Буйство разнообразной и неподцензурной флоры сохранялось в эти годы лишь в неподцензурной литературе. «Презумпция жеманная», «Пленум придурковатый», «Голфштрим чечено-ингушский», «Мудозвончики смекалистые» и прочие услаждающие диссидентский слух названия. Нет сомнения, что в основу пародийной ботанической эквилибристики Венедикта Ерофеева был положен все тот же основополагающий труд дорежимного классика Гесдерфера.
«В о в а. А ты посади, Стас, какой-нибудь цветочек, легче будет…
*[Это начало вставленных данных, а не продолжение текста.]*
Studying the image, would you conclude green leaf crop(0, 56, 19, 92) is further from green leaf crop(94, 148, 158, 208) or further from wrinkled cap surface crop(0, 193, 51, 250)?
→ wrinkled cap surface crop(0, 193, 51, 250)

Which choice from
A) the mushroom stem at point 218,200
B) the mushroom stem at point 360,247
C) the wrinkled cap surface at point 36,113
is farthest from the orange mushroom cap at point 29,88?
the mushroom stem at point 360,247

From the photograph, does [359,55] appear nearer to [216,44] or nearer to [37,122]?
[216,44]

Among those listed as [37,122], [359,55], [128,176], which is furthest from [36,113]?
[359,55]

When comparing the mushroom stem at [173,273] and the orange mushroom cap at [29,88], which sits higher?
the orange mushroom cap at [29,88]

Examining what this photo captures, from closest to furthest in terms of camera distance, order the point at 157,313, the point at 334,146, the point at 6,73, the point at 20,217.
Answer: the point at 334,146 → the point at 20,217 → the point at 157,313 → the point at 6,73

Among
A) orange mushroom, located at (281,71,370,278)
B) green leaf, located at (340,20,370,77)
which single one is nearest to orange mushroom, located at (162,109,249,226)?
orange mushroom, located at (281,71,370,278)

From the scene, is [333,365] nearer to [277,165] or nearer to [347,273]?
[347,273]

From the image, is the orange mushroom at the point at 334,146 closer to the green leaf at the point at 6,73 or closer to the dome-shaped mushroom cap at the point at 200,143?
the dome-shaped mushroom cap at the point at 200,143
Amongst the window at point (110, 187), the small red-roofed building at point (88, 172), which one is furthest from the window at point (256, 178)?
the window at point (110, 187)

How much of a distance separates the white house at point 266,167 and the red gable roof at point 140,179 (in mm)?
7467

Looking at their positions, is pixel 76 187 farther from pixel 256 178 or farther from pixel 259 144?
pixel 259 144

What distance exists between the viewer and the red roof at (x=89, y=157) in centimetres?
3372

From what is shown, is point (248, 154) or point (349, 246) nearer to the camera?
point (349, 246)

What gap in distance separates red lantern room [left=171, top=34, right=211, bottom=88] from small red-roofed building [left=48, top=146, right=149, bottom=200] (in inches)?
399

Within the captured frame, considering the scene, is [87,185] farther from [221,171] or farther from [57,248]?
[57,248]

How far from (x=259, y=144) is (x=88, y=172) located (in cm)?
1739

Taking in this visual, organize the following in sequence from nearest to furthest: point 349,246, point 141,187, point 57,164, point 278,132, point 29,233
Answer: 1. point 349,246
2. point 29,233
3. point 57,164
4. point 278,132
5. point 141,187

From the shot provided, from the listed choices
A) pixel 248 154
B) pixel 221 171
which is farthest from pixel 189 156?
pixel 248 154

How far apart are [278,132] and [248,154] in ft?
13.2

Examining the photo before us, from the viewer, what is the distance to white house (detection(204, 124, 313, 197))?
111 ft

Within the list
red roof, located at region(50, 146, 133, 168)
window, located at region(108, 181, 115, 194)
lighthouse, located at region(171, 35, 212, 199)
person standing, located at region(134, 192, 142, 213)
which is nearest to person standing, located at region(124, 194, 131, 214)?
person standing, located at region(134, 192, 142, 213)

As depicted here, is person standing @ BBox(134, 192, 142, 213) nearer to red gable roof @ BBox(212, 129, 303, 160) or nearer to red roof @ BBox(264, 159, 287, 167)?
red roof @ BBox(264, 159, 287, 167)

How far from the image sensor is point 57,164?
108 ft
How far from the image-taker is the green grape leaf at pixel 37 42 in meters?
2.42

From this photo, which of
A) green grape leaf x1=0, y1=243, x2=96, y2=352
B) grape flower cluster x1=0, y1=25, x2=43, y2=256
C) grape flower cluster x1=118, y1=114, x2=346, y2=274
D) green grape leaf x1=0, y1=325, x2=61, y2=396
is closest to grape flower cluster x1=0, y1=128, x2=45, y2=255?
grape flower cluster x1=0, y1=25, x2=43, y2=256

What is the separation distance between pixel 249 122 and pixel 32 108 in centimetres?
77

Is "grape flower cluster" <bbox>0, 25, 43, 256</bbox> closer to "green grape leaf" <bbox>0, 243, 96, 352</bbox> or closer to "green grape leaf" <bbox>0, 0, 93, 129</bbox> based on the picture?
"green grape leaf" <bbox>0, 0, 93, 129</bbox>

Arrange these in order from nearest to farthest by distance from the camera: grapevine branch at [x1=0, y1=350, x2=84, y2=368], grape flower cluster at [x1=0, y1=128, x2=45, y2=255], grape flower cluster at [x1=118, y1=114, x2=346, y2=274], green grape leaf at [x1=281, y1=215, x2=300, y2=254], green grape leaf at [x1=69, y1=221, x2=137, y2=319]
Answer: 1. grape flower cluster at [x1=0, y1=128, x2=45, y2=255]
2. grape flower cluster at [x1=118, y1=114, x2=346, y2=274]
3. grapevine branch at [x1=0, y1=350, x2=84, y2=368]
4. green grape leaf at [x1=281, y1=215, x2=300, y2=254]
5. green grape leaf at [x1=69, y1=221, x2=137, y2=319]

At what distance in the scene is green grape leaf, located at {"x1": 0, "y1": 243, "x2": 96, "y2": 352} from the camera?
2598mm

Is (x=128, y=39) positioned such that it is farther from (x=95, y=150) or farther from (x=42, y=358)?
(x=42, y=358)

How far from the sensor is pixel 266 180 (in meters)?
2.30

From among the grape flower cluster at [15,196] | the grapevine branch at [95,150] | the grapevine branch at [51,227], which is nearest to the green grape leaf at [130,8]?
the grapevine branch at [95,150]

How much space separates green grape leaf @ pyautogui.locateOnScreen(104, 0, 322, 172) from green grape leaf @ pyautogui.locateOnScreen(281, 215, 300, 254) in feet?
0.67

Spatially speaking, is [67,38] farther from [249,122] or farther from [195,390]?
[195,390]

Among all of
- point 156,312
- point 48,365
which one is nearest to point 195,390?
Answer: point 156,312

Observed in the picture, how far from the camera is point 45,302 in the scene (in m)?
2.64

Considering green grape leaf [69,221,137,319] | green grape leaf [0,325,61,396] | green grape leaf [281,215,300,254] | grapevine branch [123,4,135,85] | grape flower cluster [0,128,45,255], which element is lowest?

С т а с и к. Хо-хо! Нашел кому советовать! Да ты поди взгляни в мою оранжерею… Твои былинки и лютики — ну их, они повсюду. А у меня вот что есть — сам вывел этот сорт и наблюдал за прозябанием. Называется он: „Пузанчик-самовздутыш-дармоед“ с вогнутыми листьями. И ведь как цветет! — хоть стреляй в воздух из револьвера. Так цветет — что хоть стреляй в воздух в первого проходящего!.. А еще — а еще, если хотите, „Стервоза неизгладимая“ — это потому, что с началом цветения ходит во всем исподнем! „Лахудра пригожая вдумчивая“ — лучшие ее махровые сорта: „Мама, я больше не могу“, „Сихоте-Алинь“ и „Фу-ты ну-ты“, „Обормотик желтый“, „Нытик двулетний“. Это уже для тех, кого выносят ногами вперед: „Мымра краснознаменная“ „Чапай лохматый“.
В о в а. А синенькие у тебя есть? Я, если выйду в поле по росе, по большим праздникам, — все смотрю: нет ли синеньких…
С т а с и к. Ну как не быть синеньким! Чтоб у меня — да не было синеньких! Вот — носопырочки одухотворен-ные, носопырочки расквашенные, синекудрые слюнявчики „Гутен-морген!“»
Гутен морген, герр Гесдерфер! «Вальпургиева ночь», четвертый акт. Не поэзия и не Серебряный век, но Венедикт Ерофеев. Он просто не мог не попасть в эту книгу: бесприютный очарованный странник, обретший в конце жизни свой (несчастливый, несчастливый все-таки) дом, нежно и трепетно занялся «балконными посевами», фиалочками на подоконнике. Запись в дневнике 12 июня 1986 года, в последний день пребывания в психиатрической больнице, перед выпиской: «Итак, сегодня? Неприкаянность и ожидание. Последнее гулянье в скверике. Умилен всем зеленым. Но петунии — неудача. Ровно в 3 часа покидаю больницу… Сразу на балкон — синий, единственный василек напротив окна — уже отрада, и бархатцы».
Или по другому поводу, дома, вновь опасаясь насильственного заключения в психушку: «А я уйду на балкон и притворюсь цветочком. Они придут, посмотрят — а это что за цветок на этом вот горшке? Носова со страху скажет что-нибудь не то, вроде „палтус“».